Une mosaïque de parcours, un même fil conducteur
À travers cette trentaine de témoignages et expériences relayés dans ce dossier, une évidence se dégage : l’insertion socioprofessionnelle n’est jamais un chemin linéaire. C’est une succession d’étapes, de détours, parfois de retours en arrière, où chaque petit pas compte. Les CISP se présentent comme des espaces capables de transformer ces pas, parfois fragiles, en leviers d’émancipation, en combinant accompagnement humain, formation progressive et ancrage dans la réalité du terrain.
Lever les freins pour libérer les potentiels
Ces récits montrent que les freins psychosociaux et matériels isolement, précarité, mobilité, santé, logement sont souvent le premier verrou à faire sauter. Les centres ne se contentent pas de former, ils aident à reconstruire la confiance, à restaurer l’estime de soi et à (ré)apprendre à se projeter et cela peut prendre du temps. Cet accompagnement global est une condition indispensable pour que l’accès à la qualification ou à l’emploi devienne envisageable et durable.
La force du collectif et du réseau
Autre constante : la réussite repose sur la qualité du partenariat. Stages, filières qualifiantes, relais avec l’enseignement pour adultes, liens avec les employeurs ou les CPAS : tout un maillage est mobilisé pour ouvrir des portes, au bon moment, pour chaque stagiaire. Loin d’agir seuls, les CISP orchestrent une chaîne de compétences, d’expériences et de soutiens qui donne de la cohérence aux trajectoires des stagiaires.

Valoriser chaque victoire
Qu’il s’agisse de décrocher un permis, de réussir une validation de compétences, d’oser un premier stage, de retrouver une stabilité personnelle ou d’obtenir un emploi, chaque avancée est une réussite à part entière. L’approche des CISP invite à reconnaître la valeur de ces étapes, trop souvent invisibles dans les discours publics focalisés sur l’emploi immédiat. Ici, ce sont ces victoires intermédiaires qui construisent la durabilité de l’insertion. Et cela répond à la demande des entreprises qui n’engagent pas à tout prix, même avec des aides à l’emploi, mais exigent un socle de compétences de base et une formation suffisante, comme le démontre une récente étude de l’IWEPS[1].
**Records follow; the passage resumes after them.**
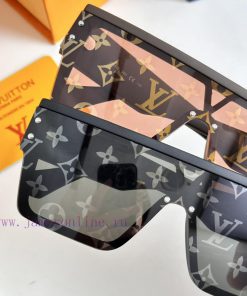 Detail image of popular online product with a large quantity of Louis Vuitton MODELZ1583E inmvty8gs9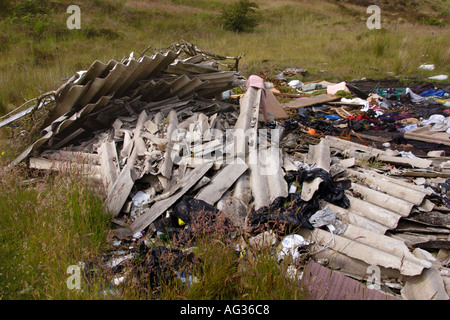 Fliegen Sie Kipp Müll einschließlich Asbestplatten gedumpten auf der Seite einer Landstraße in South Wales UK Stockfoto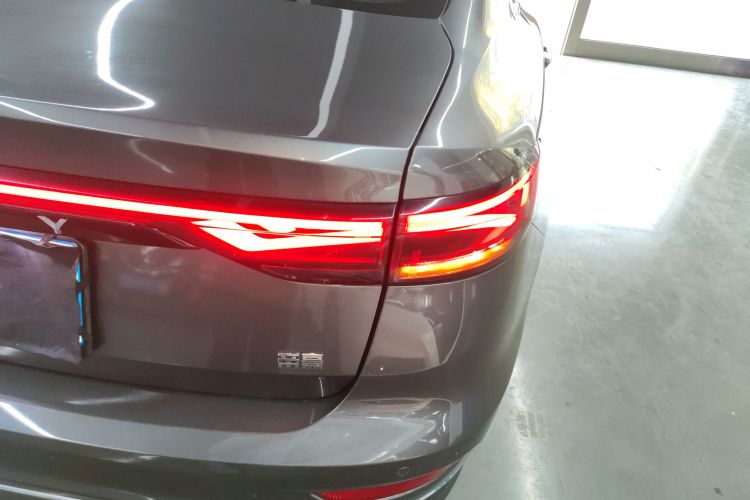 吉利汽车 帝豪 2022款 第4代 1.5L CVT尊贵型车身外观9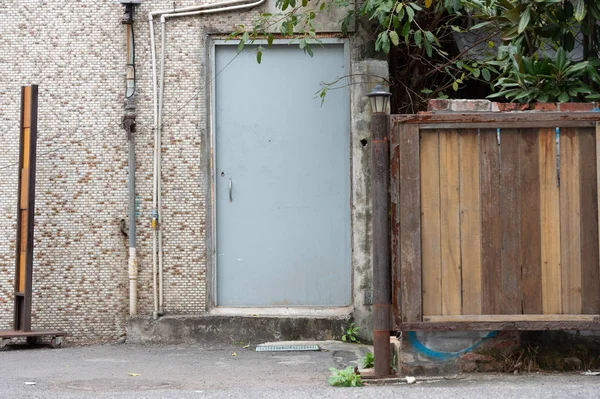 Gehweg an Hauswand & Tür — Stockfoto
Les CISP, un maillon indispensable
En filigrane, ce dossier rappelle que les CISP ne sont pas seulement des lieux de formation : ils sont des laboratoires de résilience sociale. Ils démontrent que l’accompagnement patient, individualisé et collectif peut transformer des fragilités en forces, et que l’insertion durable repose autant sur la reconnaissance et la valorisation des parcours que sur l’acquisition de compétences techniques.
En somme, les CISP constituent un maillon essentiel de la chaîne de l’insertion, à la fois tremplins, filets de sécurité et catalyseurs d’émancipation. Dans un contexte où les injonctions à l’efficacité rapide se multiplient, ce dossier nous rappelle que l’insertion réussie est une construction progressive, et que c’est précisément cette temporalité respectueuse qui en garantit la solidité.
Hugo ROEGIERS,
Responsable analyse et plaidoyer à l’Interfédé
[1] Rapport de recherche – Quel effet des aides à l’embauche sur l’emploi des jeunes faiblement scolarisés en Wallonie ? Une évaluation d’impact du subside Impulsion moins de 25 ans – Iweps – 5 juillet 2023.